Some need drama in their life or some do not need a life partner; they are totally happy by being by themselves. My cousin is 6y younger than me; he has never had a girlfriend or many friends, and he could be happy with himself if his mom wouldn’t constantly judge him for that. He just doesn’t desire what most do; so what’s wrong with that?

Although being a mummy’s boy is a tough choice, he has gained a lot of extra kilos to be able to deal with the constant judgement. It’s all about control for the mom, to have it over him, in a kind way but result is the same.

Sorry, I am creating a chapter inside the chapter already, but you are used to that by now; are you?😀

The care coming from some people in your life could incapacitate you creating greater because they have their limited point of view on what you can or cannot do, what you need and what you do not need, and they try to keep you ‘safe’. Keep you from you.

Directing you to live the way they know because they do not know any other way, and that way is limited.

Dr Dain Heer asked a question a few years ago: ‘If you could fire everyone from your life today, who would you hire back?’

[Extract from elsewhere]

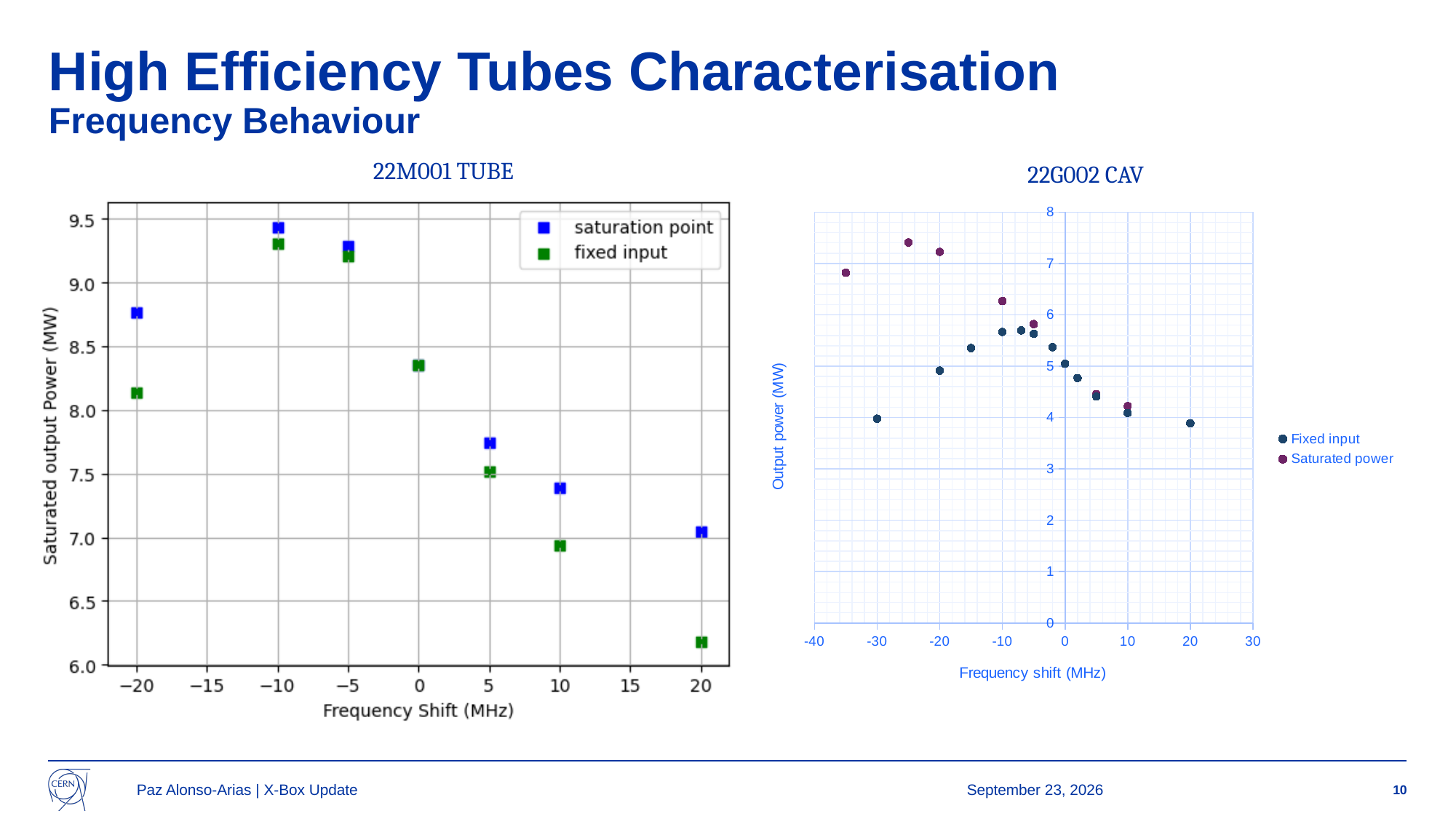
On the 22M001 TUBE chart, do the saturation point values rise or fall as the frequency shift goes from 0 to 20 MHz? fall On the 22M001 TUBE chart, how many series does the legend list? 2 On the 22G002 CAV chart, what are the legend entries? Fixed input, Saturated power On the 22M001 TUBE chart, is the saturation point value at -20 MHz greater or less than 8.5? greater On the 22G002 CAV chart, is the Saturated power value at -25 MHz greater or less than 7? greater On the 22M001 TUBE chart, at which frequency shift is the saturation point highest? -10 MHz On the 22G002 CAV chart, what is the y-axis title? Output power (MW) On the 22M001 TUBE chart, is the fixed input value at 20 MHz greater or less than 6.5? less On the 22M001 TUBE chart, at which frequency shift is the fixed input value lowest? 20 MHz On the 22M001 TUBE chart, at 10 MHz, which is larger: saturation point or fixed input? saturation point On the 22G002 CAV chart, how many series does the legend list? 2 On the 22M001 TUBE chart, what kind of chart is shown? scatter chart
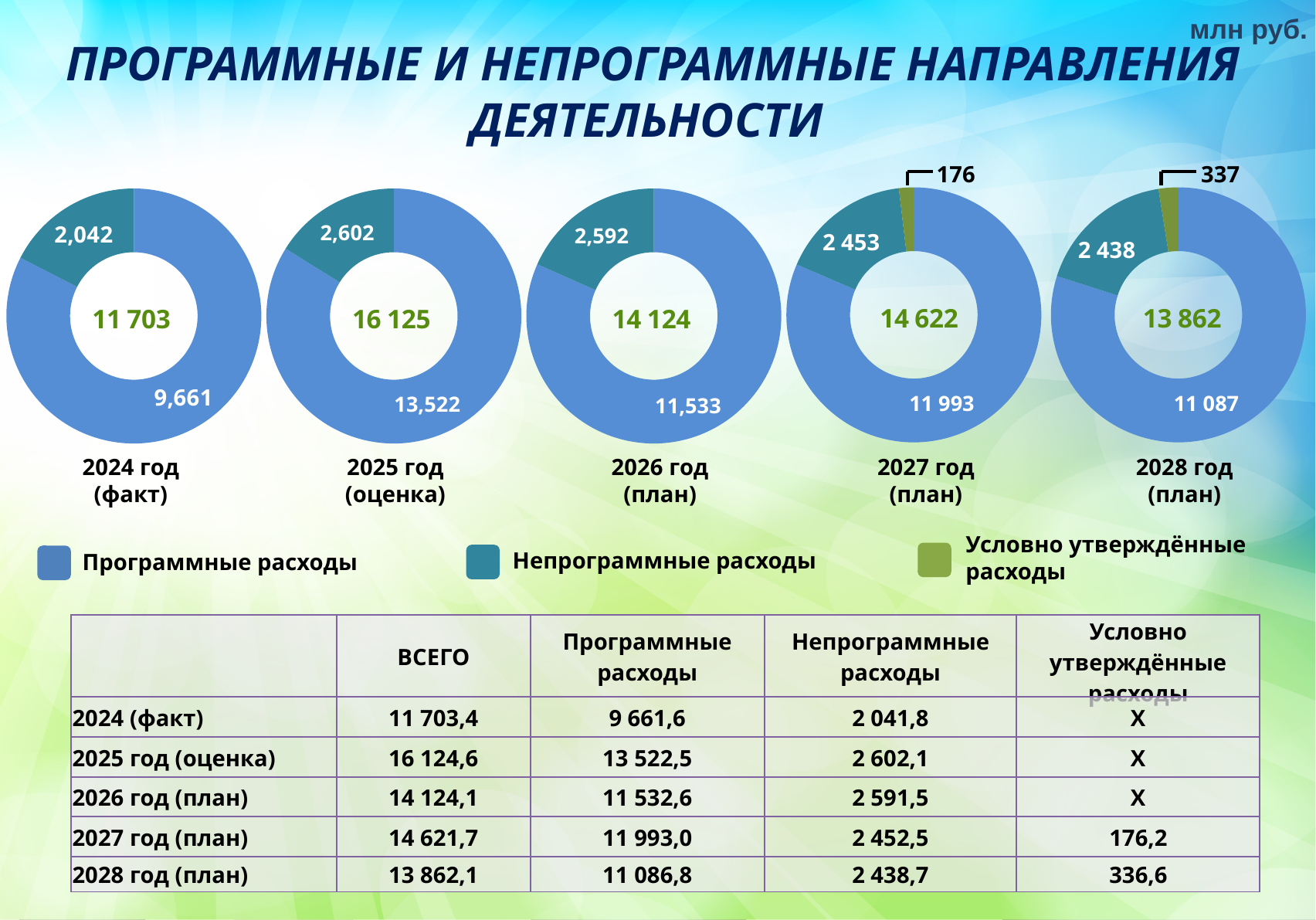
Which is larger: Программные расходы in the 2025 год (оценка) chart or Программные расходы in the 2026 год (план) chart? 2025 год (оценка) In the 2025 год (оценка) donut chart, what is the value for Непрограммные расходы? 2,602 How many donut charts are shown on the slide? 5 In the 2027 год (план) donut chart, what is the value for Условно утверждённые расходы? 176 In the 2026 год (план) donut chart, which segment is the largest? Программные расходы What total is shown in the centre of the 2028 год (план) donut chart? 13 862 In the 2028 год (план) donut chart, which segment is the smallest? Условно утверждённые расходы Which colour represents Непрограммные расходы in the legend? Teal In the 2027 год (план) donut chart, what is the difference between Программные расходы and Непрограммные расходы? 9 540 In the 2024 год (факт) donut chart, what is the value for Программные расходы? 9,661 How many series does the legend list? 3 What kind of chart is used to show the data for each year? Donut (pie) chart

Then I was, ow, no one really. I didn’t receive the question truly. I can see it now, a lot later because I have now the support, the community that I do not have anything to compare with from the past, and it’s not based on needs. It’s much simpler, it’s about embracing each other’s differences; it’s just so unconditional than anything ever before.

I moved to the other side of the world and was still selling myself that it all worked for me back there. I was put into a box that wasn’t for me really, and there is a huge junk of realisations that came to me recently related to my parents and their connection with the relatives. Shortly, I moved away so it couldn’t happen to me, without realising it at the time. You do not listen to the song that reminds you of a heartbreak; so why would you face people that keep you in the loop of everything that doesn’t really serve you anymore?

Notice denial had lasted for decades, so it’s totally fine if you can’t see it right away, but if you’re life isn’t working for you then changes are calling. Some realisations are truly unpleasant, and change is sometimes so very uncomfortable. But who doesn’t take the risk that doesn’t drink champagne, and interestingly, the biggest regret dying people have is that they didn’t take their chances while they were alive. (google it)😊

I noticed since young age that I was happy to be away on travels. Every time I went to America my face changed, my hair got softer, and I actually kind of even liked myself while there.

And my name, I started to like my name for the first time, until then I had always thought to change that. Only the fact that there is a lovely story related to getting that name kept me from changing it.

Therefore, I decided to have more of what worked for me and move where I have that. It’s not America but a country that starts with the same letter.:)

Where is your happy place? Where were you the happiest, the most driven, inspired or successful?

Why was that? Think of the circumstances- where was it; what did you do, who were you surrounded with? What made your soul sing?

What if you choose more of that? What life would you create? Keep the momentum going by taking a step towards that feeling every time possible. Notice and acknowledge it. Nothing is too small, and that way you create more of that.

And lastly is there any freedom of needing anything, or is there freedom of choosing?

Not suggesting to move every time; you are not feeling great but notice where and when in your life you have more of it, more of You, unapologetically.There is a difference if you run off or you’re moving on, going towards creating more of you and your life, that many others will benefit from.